> Work order
Everything from the line containing "Photo for Beautiful" through the line containing "Voiture vert lamborghini" should be repeated exactly, and nothing else from the data.

-------- Exercise material --------

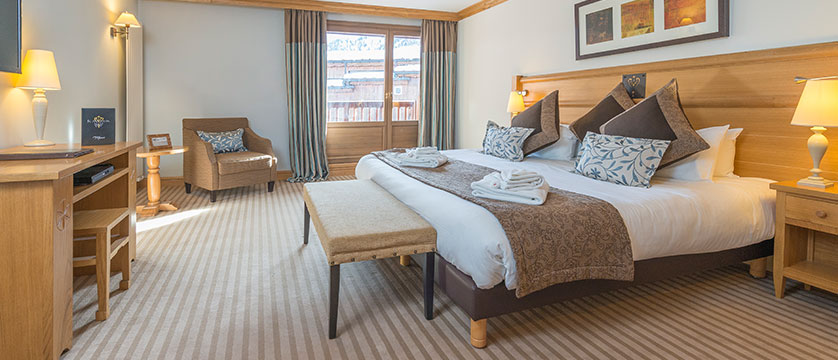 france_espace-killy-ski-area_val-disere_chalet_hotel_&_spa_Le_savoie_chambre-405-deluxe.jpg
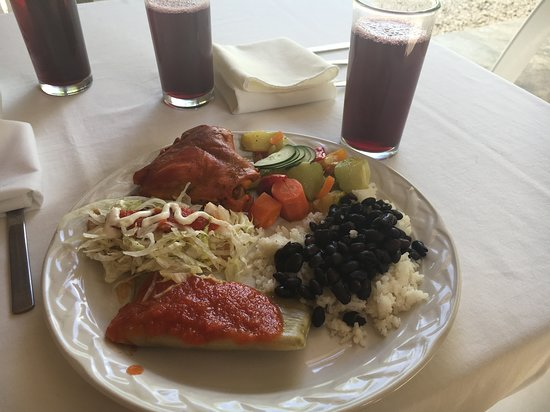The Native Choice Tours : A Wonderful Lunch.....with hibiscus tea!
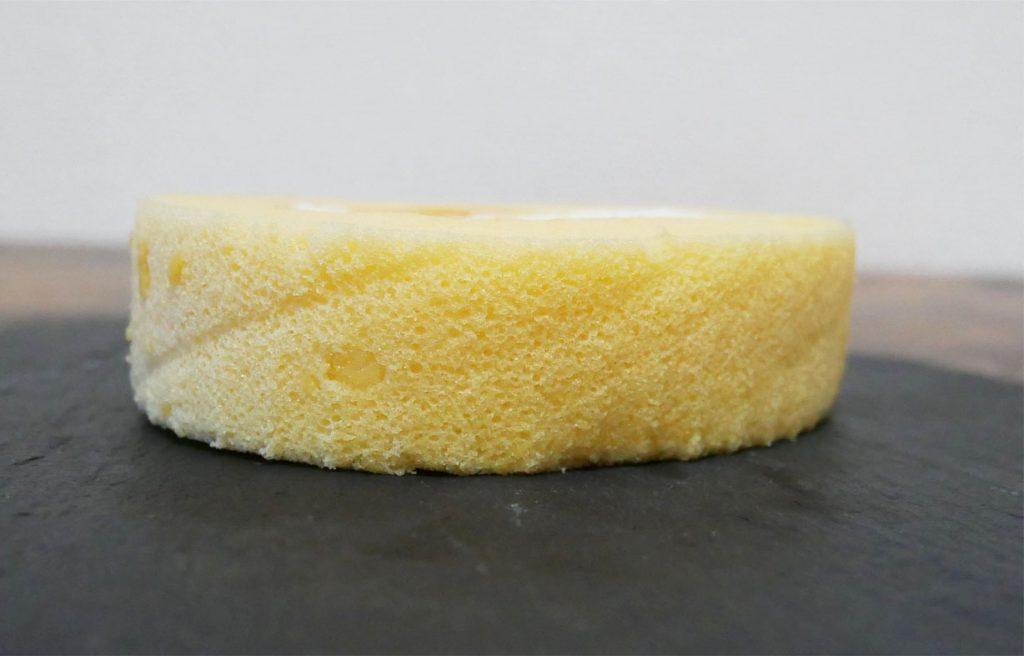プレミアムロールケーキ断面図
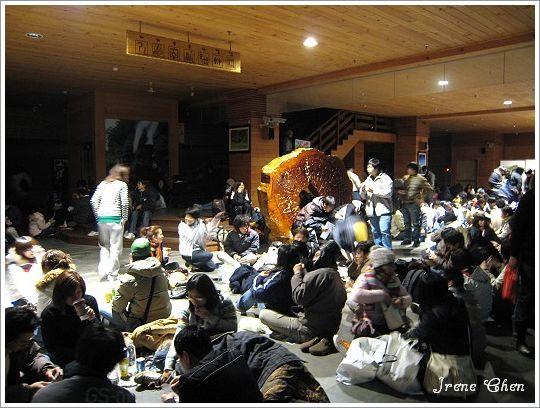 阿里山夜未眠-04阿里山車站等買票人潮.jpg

--------
-------- Exercise material --------

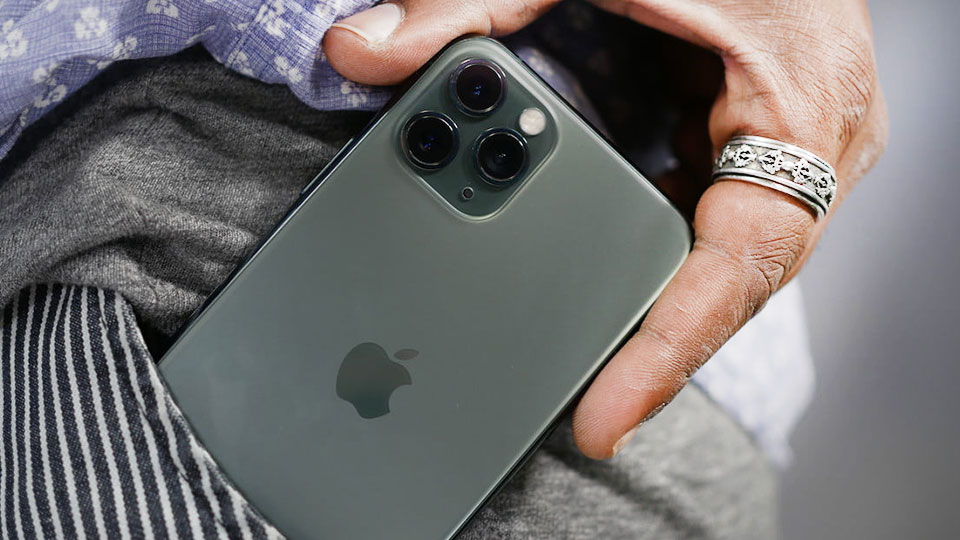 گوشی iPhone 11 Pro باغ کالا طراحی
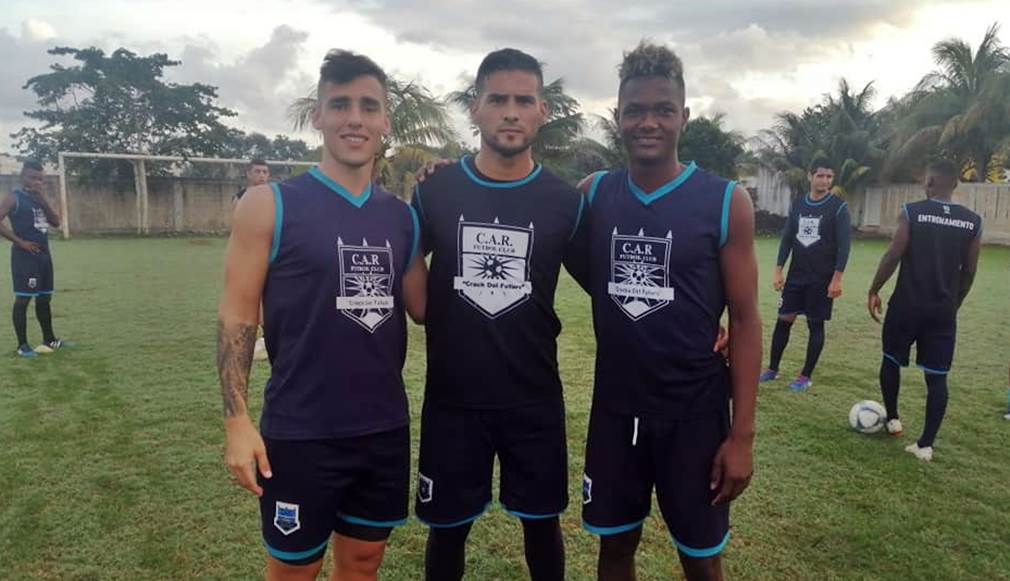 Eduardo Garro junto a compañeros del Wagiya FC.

--------
-------- Exercise material --------

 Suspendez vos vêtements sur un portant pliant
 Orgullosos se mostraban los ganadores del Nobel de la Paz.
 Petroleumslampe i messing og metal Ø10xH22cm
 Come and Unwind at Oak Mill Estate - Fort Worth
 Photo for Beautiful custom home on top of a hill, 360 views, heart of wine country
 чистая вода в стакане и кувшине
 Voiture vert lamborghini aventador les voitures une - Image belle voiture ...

--------

> Result
 Photo for Beautiful custom home on top of a hill, 360 views, heart of wine country
 чистая вода в стакане и кувшине
 Voiture vert lamborghini aventador les voitures une - Image belle voiture ...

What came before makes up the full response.